> **INPUT RECORDS**:
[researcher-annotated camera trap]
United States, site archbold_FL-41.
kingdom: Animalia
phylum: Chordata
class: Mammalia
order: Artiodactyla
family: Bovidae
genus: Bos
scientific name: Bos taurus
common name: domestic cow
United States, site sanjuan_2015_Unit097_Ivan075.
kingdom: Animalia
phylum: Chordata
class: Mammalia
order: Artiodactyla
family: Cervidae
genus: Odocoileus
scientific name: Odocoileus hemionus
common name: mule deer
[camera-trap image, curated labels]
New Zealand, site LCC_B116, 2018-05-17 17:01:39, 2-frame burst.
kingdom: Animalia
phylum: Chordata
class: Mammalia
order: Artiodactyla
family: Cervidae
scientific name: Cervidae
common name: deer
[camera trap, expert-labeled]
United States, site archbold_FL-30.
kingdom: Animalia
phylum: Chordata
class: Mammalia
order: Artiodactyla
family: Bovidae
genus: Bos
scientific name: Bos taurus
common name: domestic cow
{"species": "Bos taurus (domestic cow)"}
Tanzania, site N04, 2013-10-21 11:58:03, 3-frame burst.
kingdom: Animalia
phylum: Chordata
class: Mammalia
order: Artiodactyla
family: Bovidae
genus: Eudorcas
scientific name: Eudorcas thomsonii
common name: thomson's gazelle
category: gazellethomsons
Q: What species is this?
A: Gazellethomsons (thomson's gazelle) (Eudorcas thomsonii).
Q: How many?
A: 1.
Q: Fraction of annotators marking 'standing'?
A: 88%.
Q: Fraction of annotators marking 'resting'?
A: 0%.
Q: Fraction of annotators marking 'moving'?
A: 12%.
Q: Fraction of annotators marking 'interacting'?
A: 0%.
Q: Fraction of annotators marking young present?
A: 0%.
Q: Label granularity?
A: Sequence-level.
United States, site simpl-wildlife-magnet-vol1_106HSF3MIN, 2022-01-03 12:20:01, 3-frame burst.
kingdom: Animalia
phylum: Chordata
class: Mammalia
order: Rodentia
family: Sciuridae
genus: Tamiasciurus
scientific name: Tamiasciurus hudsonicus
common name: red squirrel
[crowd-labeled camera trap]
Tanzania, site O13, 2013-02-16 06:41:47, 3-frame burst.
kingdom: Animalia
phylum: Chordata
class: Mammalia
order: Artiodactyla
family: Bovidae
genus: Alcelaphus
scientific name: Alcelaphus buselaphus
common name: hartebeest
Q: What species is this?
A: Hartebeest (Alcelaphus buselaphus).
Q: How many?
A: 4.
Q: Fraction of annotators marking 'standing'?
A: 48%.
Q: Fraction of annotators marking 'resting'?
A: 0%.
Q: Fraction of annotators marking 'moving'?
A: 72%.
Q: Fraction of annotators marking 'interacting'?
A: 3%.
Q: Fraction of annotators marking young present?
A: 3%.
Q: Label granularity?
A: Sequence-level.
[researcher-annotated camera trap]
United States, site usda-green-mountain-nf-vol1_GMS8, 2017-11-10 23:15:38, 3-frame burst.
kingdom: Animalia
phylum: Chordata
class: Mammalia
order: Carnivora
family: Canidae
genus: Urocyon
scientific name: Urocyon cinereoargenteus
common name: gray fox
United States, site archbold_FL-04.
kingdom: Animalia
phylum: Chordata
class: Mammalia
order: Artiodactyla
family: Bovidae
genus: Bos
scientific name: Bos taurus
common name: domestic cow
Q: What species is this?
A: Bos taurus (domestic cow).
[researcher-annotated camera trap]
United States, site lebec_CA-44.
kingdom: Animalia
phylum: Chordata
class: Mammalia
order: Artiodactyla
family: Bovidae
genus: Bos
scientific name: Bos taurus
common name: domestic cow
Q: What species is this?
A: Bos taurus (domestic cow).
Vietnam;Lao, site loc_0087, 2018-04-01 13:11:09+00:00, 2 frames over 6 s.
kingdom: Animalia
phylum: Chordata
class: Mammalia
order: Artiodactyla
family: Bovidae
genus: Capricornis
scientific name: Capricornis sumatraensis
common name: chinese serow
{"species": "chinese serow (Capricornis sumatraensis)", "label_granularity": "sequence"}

> **ACTION ITEM**:
Reproduce the lines of the entries above from the one with "genus: Odocoileus" to the one with "[camera trap, expert-labeled]", both included, exactly and without any other line.

> **YOUR RESPONSE**:
genus: Odocoileus
scientific name: Odocoileus hemionus
common name: mule deer
[camera-trap image, curated labels]
New Zealand, site LCC_B116, 2018-05-17 17:01:39, 2-frame burst.
kingdom: Animalia
phylum: Chordata
class: Mammalia
order: Artiodactyla
family: Cervidae
scientific name: Cervidae
common name: deer
[camera trap, expert-labeled]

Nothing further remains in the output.